Until I see the data you refer to all I can say is its seems like more of a
guess. Why dosen't Rossi verify syeam quality. A simple steam velocity would
verify steam quality yet I see no attemp being made to do so. An error in
flow rate has already been noted and there is no way the steam could be dry.
Coupled with the fact that Levi has attested to 50% of steam being condensed
in the hose and we have that power is probably not even 1/4 of what Rossi
says. How can steam be condensing at 50% rate in the hose when the heat
transfer through the hose isn't sufficient. This makes me nervous and
suspicious of the calorimetry. Rosii's cavalier dismissal of important
issues like steam quality. His insistance that relative humidity will
measure it, his refusal to measure quality, and a seeming lack of knowledge
of the enthalpy of hydride formation and thernal inertia are screaming for
independent calorimetry (preferably not flow calorimetry). Even with 50% of
steam condensed in the hose the velocity of steam from the hose should be
noticeably higher than is observed. I must conclude that he has nothing.

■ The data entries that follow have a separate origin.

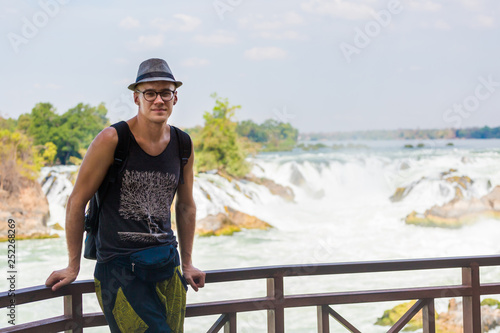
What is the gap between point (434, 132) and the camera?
1566 cm

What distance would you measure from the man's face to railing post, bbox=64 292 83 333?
0.44m

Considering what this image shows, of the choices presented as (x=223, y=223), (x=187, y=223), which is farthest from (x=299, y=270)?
(x=223, y=223)

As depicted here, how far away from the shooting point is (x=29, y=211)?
11.6 metres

----- Original Message -----
From: "Jed Rothwell" <[email protected]>
To: <[email protected]>
Sent: Tuesday, August 30, 2011 4:12 PM
Subject: Re: [Vo]:Corrections to "heat after death" calculations
Horace Heffner wrote:
As far as I know, this is the only eCat that Levi et al. tested in
December, which is when the event occurred. The flow rate was typically
~300 ml/min I believe.
Are you sure about that flow rate being present in the heat after death
observation?
How else could it work? It would run out of water. Very little fits into
the cell. You cannot do flow calorimetry without a flow. It would be like
trying to do it without measuring the temperature.
It does correspond roughly to 12 kW boiling power. Of course, it could
also mean water was pushed out of the top of the device during the run
merely giving the appearance of 12 kW output when it is assumed all water
is boiled.
If that happened, the temperature would drop. You can see that easily.

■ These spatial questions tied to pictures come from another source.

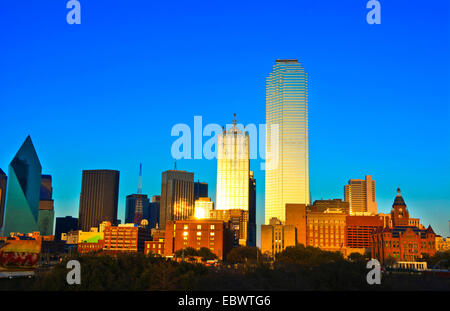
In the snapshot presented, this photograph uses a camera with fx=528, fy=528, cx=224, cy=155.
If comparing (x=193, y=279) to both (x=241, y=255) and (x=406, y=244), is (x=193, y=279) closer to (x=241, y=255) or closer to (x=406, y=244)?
(x=241, y=255)

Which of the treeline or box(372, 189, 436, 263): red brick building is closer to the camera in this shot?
the treeline

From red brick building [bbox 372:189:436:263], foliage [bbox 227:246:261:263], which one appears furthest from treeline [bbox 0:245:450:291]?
foliage [bbox 227:246:261:263]

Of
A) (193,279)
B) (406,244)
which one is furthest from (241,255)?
(193,279)

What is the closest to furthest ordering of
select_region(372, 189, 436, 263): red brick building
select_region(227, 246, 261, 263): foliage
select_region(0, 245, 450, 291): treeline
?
select_region(0, 245, 450, 291): treeline → select_region(372, 189, 436, 263): red brick building → select_region(227, 246, 261, 263): foliage

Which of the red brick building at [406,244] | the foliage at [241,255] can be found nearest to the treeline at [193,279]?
the red brick building at [406,244]

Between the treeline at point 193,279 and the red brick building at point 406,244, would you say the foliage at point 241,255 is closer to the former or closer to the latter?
the red brick building at point 406,244

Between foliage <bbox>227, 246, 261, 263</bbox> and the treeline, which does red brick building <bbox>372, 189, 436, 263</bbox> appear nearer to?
foliage <bbox>227, 246, 261, 263</bbox>
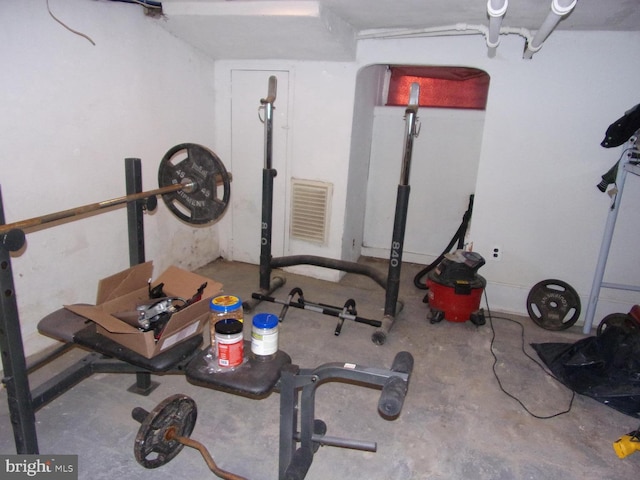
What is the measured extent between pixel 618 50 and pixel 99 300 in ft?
10.6

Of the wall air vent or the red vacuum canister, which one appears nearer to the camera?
the red vacuum canister

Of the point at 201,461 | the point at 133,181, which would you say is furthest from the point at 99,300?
the point at 201,461

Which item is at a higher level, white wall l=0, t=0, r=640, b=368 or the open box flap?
white wall l=0, t=0, r=640, b=368

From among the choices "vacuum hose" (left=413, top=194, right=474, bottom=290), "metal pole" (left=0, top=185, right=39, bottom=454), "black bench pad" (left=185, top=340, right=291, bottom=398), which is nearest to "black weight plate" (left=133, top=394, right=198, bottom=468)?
"black bench pad" (left=185, top=340, right=291, bottom=398)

For that matter, if you cannot tell when there is steam by the
temperature, the method would not work at any time, under any conditions,
whether there is input power or not. The data would be meaningless; all of
the results would be in error. This error would have been revealed during
the 18-hour flowing water test, as Rossi and I have pointed out many
times.
The input power is 80 to 400 W, which is small fraction of the output
power, so cutting it off entirely has little effect on the total output.
Obviously, reducing overall output from ~12 kW to ~11.2 kW will not stop
the thing from boiling!
A calorimetric error mistaking 400 W for 12,000 W is out of the question.
The worst flow calorimeter imaginable would not produce such a large
error.
I am curious as to how the steam was observed if the hose was in the
drain. If the steam stopped then water pouring out of the hose should
have followed immediately if the 5 ml/s pump rate was maintained.
If the steam was stopped, the temperature would drop immediately. There is
a constant flow of water into the cell. It takes little time to replace
all of the water with cold water. If the only source of heat was
electricity, two things are certain:
1. It could not be 12 kW in the first place. The wire would melt. You
can't possibly conduct that much electricity over an ordinary wire.
2. Boiling would stop within seconds, and the temperature would drop.
It is notable that in the right conditions "steam" will be seen coming
off a hot bowl of soup, or even a cool river. You can't actually see
steam of course, only condensation. Too bad there is no video of this
event.
You cannot tell much about steam by looking at a photo or video. You
cannot discern the quality of the steam. Lomax claimed here that he can
determine the velocity of the steam by looking, but he did not describe
his method. I do not think that is possible.
- Jed